Des coûts qui restent peu élevés
Par ailleurs, tous les DLA n'ont pas le même "rendement". La variation d'activité entre les chargés de mission est "extrêmement forte", constate l'Igas. Le nombre moyen d'accompagnements par chargé de mission varie en effet de 20 à 124. Afin d'aplanir les charges de travail, l'Igas suggère de créer des associations interdépartementales voire régionales.
Mais selon l'Avise, certaines données de l'évaluation doivent être nuancées. Tout d'abord, le rapport reprend le budget prévisionnel et non ce qui est vraiment dépensé en fin d'année, soit environ 25 millions d'euros. Par ailleurs, les budgets de fonctionnement englobent eux-mêmes une part d'ingénierie. "Il faut prendre en compte tout le travail du chargé de mission qui fait aussi de l'appui à travers le diagnostic partagé et le suivi, un travail qu'on peut évaluer entre 6 et 7 millions d'euros", indique Sandrine Aboubadra, responsable du programme auprès de l'Avise. Au total donc, les trois quarts du budget seraient en réalité consacrés à l'accompagnement direct des associations, loin des 44% mentionnés par l'Igas. "On peut sans doute un peu rationnaliser les dépenses, mais tout le travail mené en termes de reporting, qui permet de produire des données en temps réel, est un véritable atout, attention à ne pas le casser", prévient-elle.
L'Igas s'interroge aussi sur le profil des chargés de mission qui sont jeunes, un peu plus de 40% ont moins de 31 ans, d'un niveau de formation élevé (78% sont de niveau bac+5 minimum), avec une dominante en économie gestion, développement local, économie sociale.
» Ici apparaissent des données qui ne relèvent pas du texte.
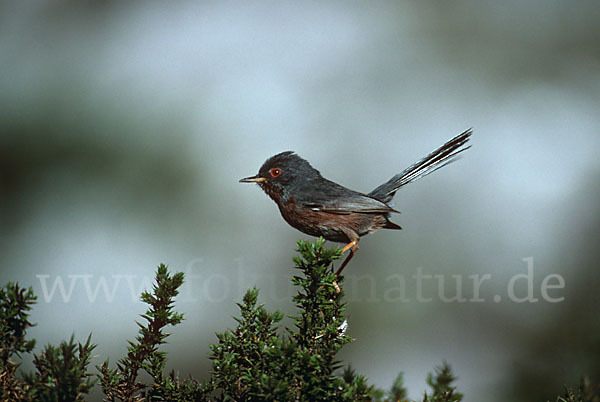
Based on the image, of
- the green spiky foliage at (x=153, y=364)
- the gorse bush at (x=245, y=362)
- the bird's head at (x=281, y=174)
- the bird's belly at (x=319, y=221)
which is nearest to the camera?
the gorse bush at (x=245, y=362)

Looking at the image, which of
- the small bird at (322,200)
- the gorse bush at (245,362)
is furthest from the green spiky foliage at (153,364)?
the small bird at (322,200)

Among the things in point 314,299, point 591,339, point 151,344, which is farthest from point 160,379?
point 591,339

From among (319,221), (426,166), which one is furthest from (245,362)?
(426,166)

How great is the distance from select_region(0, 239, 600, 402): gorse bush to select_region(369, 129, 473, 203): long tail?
1728mm

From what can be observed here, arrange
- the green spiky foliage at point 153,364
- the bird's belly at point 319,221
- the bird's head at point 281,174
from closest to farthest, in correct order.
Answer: the green spiky foliage at point 153,364 < the bird's belly at point 319,221 < the bird's head at point 281,174

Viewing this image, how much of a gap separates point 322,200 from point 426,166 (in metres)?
0.81

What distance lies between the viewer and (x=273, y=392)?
4.39 ft

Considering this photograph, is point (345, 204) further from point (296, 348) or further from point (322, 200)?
point (296, 348)

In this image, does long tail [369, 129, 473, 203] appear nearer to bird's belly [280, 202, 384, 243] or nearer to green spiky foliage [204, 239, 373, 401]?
bird's belly [280, 202, 384, 243]

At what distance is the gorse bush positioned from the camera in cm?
131

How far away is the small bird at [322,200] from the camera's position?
2980mm

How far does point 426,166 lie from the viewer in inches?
132

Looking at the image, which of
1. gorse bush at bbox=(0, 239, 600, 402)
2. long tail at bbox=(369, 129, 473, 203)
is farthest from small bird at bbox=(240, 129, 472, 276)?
gorse bush at bbox=(0, 239, 600, 402)

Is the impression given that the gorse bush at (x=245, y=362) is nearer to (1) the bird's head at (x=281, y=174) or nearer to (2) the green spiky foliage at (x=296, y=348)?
(2) the green spiky foliage at (x=296, y=348)
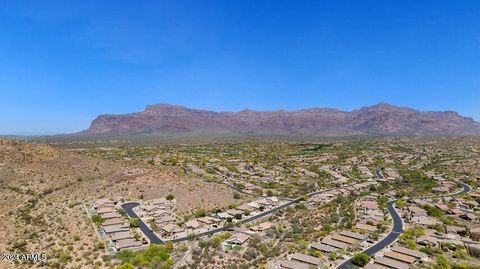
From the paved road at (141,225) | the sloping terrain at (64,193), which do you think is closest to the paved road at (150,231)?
the paved road at (141,225)

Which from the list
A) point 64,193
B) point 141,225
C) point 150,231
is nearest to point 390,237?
point 150,231

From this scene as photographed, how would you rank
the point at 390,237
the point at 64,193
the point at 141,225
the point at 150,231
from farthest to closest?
1. the point at 64,193
2. the point at 141,225
3. the point at 150,231
4. the point at 390,237

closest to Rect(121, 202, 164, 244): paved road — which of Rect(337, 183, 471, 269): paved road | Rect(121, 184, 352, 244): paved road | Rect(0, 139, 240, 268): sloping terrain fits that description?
Rect(121, 184, 352, 244): paved road

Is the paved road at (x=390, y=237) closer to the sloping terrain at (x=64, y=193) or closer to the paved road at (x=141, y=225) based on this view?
the paved road at (x=141, y=225)

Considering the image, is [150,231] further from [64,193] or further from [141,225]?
[64,193]

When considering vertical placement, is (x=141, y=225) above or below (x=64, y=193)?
below

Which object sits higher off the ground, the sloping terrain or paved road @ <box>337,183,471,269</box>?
the sloping terrain

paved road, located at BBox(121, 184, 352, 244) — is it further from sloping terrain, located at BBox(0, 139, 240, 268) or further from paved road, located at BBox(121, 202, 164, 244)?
sloping terrain, located at BBox(0, 139, 240, 268)

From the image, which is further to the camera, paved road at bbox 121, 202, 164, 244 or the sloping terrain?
paved road at bbox 121, 202, 164, 244

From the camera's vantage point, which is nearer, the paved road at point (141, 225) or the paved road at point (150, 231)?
the paved road at point (141, 225)

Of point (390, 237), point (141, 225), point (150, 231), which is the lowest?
point (390, 237)

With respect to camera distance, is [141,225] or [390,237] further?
[141,225]

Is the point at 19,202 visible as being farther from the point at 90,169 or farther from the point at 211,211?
the point at 211,211

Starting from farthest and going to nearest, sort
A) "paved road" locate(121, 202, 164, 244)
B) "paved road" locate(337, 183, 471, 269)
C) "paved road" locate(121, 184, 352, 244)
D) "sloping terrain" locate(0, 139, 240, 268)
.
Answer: "paved road" locate(121, 184, 352, 244), "paved road" locate(121, 202, 164, 244), "sloping terrain" locate(0, 139, 240, 268), "paved road" locate(337, 183, 471, 269)
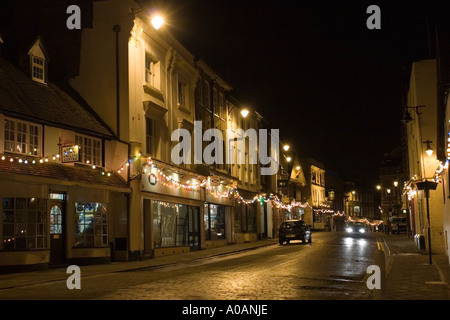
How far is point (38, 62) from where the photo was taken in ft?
74.8

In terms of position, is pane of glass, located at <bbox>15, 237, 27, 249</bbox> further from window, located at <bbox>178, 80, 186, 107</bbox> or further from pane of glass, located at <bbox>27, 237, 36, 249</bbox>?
window, located at <bbox>178, 80, 186, 107</bbox>

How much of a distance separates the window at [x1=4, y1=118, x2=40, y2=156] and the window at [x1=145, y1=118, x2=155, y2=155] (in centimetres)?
726

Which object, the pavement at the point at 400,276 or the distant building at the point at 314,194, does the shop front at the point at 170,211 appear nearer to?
the pavement at the point at 400,276

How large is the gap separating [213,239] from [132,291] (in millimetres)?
22882

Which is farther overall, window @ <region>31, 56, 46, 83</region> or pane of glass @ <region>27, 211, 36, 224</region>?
window @ <region>31, 56, 46, 83</region>

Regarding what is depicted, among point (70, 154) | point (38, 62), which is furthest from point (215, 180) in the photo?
point (70, 154)

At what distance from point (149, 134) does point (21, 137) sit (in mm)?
8420

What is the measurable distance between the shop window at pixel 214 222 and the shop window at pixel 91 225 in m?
12.0

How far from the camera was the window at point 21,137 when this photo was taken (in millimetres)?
18734

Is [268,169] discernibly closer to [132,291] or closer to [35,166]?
[35,166]

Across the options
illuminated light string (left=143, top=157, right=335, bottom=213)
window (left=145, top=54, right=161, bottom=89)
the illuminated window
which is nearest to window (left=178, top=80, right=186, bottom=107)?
the illuminated window

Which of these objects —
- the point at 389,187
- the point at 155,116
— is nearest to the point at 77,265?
the point at 155,116

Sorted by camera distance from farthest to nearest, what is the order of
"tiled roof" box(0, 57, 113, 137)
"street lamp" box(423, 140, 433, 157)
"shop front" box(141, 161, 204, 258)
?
"shop front" box(141, 161, 204, 258)
"street lamp" box(423, 140, 433, 157)
"tiled roof" box(0, 57, 113, 137)

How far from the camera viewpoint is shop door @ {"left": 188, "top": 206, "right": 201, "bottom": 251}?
3152cm
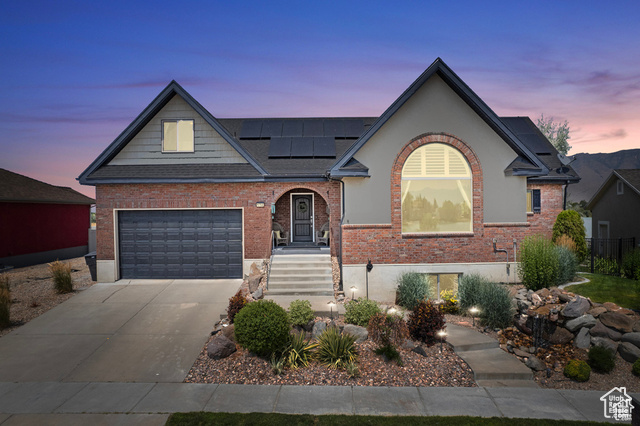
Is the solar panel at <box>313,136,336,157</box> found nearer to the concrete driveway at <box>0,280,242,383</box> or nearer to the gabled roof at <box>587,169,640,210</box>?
the concrete driveway at <box>0,280,242,383</box>

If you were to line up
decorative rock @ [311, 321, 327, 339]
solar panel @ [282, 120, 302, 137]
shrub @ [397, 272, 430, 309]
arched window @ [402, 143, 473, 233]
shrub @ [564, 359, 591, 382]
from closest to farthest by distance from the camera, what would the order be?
1. shrub @ [564, 359, 591, 382]
2. decorative rock @ [311, 321, 327, 339]
3. shrub @ [397, 272, 430, 309]
4. arched window @ [402, 143, 473, 233]
5. solar panel @ [282, 120, 302, 137]

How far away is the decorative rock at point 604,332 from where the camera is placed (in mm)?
8633

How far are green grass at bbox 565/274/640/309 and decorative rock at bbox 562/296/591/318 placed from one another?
1917 mm

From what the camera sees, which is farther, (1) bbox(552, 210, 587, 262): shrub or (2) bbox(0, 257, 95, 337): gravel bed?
(1) bbox(552, 210, 587, 262): shrub

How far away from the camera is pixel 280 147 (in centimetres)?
1722

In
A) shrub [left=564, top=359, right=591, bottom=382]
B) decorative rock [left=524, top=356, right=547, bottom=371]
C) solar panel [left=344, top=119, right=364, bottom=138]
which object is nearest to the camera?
shrub [left=564, top=359, right=591, bottom=382]

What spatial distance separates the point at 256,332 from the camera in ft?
26.3

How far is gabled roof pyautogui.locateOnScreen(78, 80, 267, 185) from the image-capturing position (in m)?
14.6

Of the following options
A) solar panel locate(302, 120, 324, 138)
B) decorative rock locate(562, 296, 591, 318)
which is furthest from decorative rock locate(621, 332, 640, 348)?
solar panel locate(302, 120, 324, 138)

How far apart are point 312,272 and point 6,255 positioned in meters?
16.4

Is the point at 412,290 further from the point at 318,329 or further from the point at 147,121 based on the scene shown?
the point at 147,121

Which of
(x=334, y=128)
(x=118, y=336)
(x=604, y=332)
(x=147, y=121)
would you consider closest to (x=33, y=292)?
(x=118, y=336)

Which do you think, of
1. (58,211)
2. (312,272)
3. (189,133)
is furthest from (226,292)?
(58,211)

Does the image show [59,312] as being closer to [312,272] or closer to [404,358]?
[312,272]
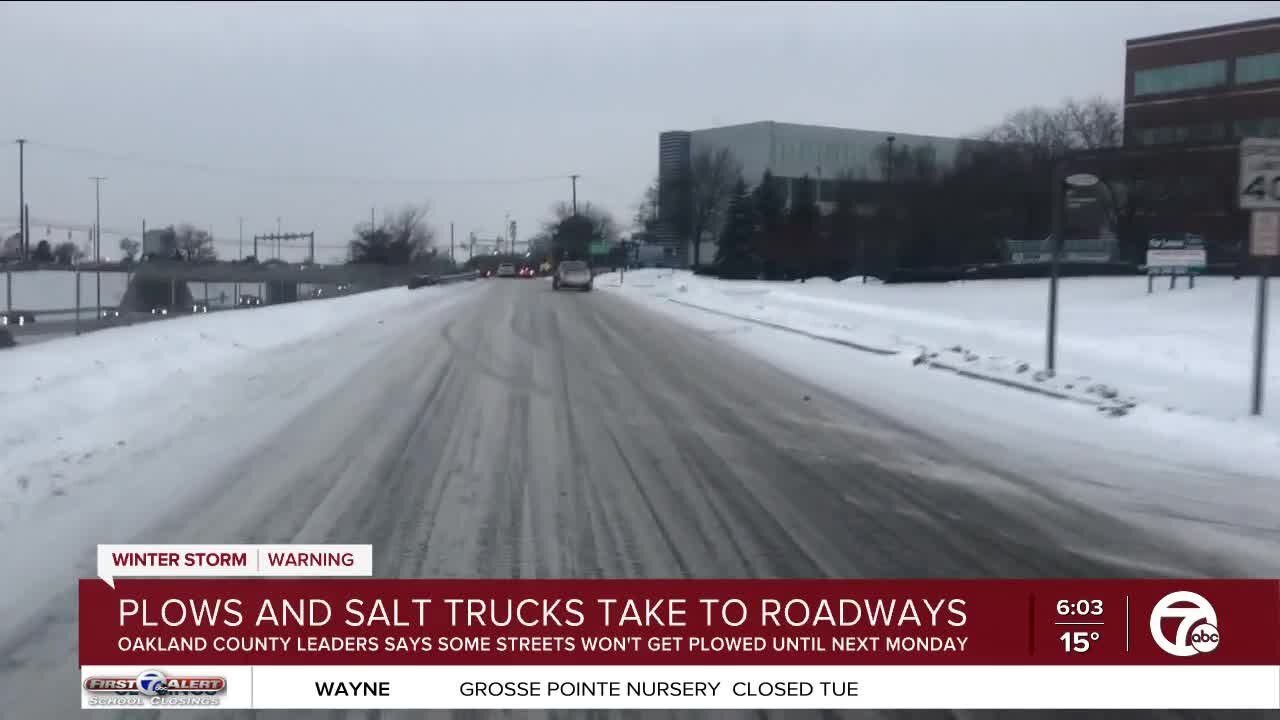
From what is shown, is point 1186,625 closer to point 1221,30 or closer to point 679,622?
point 679,622

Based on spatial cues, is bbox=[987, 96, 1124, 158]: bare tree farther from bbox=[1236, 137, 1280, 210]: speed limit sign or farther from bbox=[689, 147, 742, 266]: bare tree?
bbox=[1236, 137, 1280, 210]: speed limit sign

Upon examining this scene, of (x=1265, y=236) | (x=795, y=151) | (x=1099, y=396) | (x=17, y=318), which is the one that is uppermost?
(x=795, y=151)

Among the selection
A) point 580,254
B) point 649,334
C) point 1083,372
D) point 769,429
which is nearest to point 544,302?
point 649,334

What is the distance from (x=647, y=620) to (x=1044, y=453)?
6.99m

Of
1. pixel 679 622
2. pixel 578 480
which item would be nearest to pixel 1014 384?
pixel 578 480

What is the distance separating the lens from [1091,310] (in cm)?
3609

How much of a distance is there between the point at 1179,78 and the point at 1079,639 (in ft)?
259

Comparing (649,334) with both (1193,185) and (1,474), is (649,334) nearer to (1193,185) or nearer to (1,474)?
(1,474)

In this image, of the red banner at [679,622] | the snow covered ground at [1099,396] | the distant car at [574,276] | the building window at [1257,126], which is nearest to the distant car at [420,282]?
the distant car at [574,276]

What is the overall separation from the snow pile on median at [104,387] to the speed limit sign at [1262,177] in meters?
12.1

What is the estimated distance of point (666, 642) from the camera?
6145mm

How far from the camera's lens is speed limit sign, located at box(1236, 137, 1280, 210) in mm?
13781

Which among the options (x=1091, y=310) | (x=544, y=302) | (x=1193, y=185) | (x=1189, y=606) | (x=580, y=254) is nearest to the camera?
(x=1189, y=606)

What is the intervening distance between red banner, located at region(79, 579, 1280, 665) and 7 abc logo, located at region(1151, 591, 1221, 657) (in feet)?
0.03
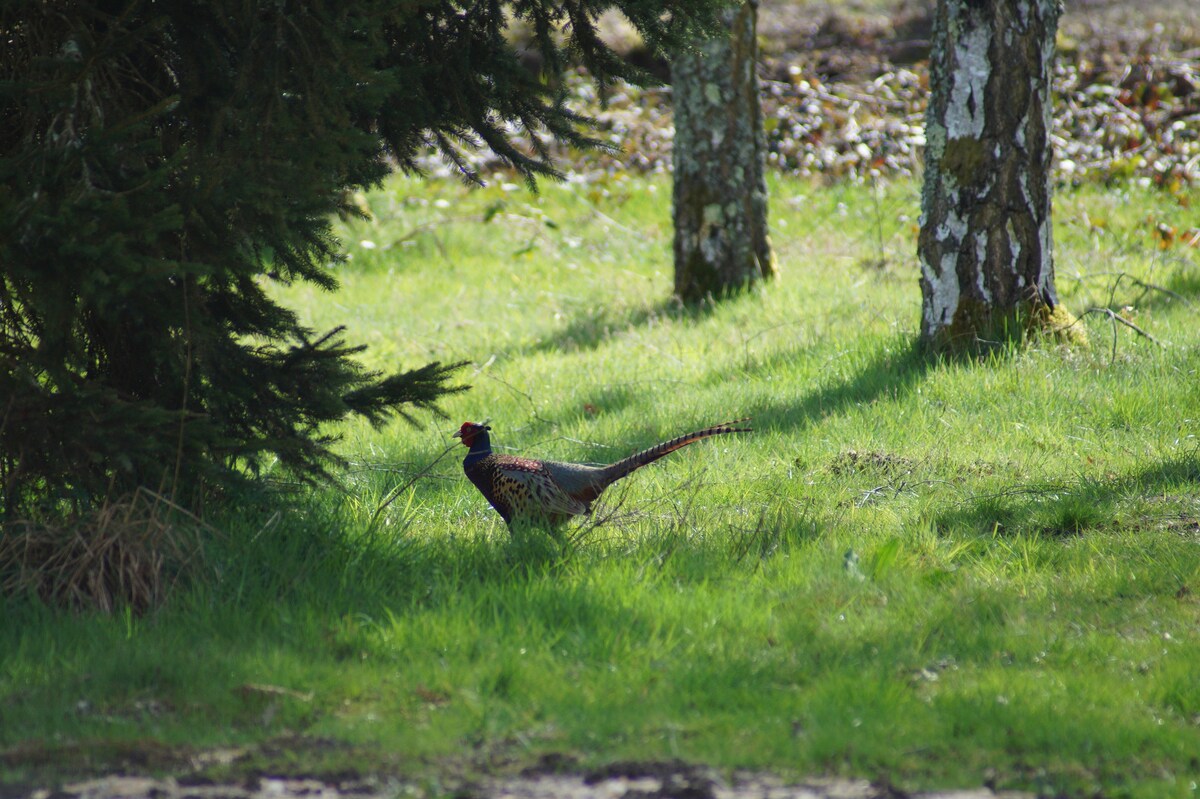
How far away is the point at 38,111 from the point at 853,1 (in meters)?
18.4

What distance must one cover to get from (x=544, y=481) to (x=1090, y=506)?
95.3 inches

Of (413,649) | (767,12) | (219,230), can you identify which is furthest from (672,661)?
(767,12)

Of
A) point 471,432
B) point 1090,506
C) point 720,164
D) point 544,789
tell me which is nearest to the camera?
point 544,789

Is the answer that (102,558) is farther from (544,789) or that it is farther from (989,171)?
(989,171)

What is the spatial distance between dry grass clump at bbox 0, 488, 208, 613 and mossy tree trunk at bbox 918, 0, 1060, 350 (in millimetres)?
4899

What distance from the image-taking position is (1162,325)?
7.56 m

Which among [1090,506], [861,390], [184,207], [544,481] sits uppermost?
[184,207]

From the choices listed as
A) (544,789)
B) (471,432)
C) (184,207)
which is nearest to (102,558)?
(184,207)

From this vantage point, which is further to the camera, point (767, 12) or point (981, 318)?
point (767, 12)

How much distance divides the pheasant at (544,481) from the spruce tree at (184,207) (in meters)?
0.45

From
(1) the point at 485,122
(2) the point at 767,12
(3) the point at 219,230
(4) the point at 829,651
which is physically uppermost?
(2) the point at 767,12

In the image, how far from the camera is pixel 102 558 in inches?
155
Le turnover est important (40% ont moins de deux ans d'ancienneté). Certaines formations spécifiques leur ont été préparées par l'Avise et les centres nationaux d'appui et de ressources (Cnar), mais l'Igas propose d'aller plus loin et préconise un référentiel de compétence, ainsi qu'un parcours de formation initiale pour les nouveaux arrivants après validation de leurs acquis et expériences. "C'est une bonne idée, appuie Sandrine Aboubadra. Il faudrait un vrai passeport de formation." Elle souligne pourtant que, compte tenu de leur niveau de formation, les salaires des chargés de mission "ne sont pas très élevés". De même que les prestations de conseil, évaluées par l'Igas à 880 euros par jour. Ce qui écarte mécaniquement les gros cabinets, beaucoup plus gourmands.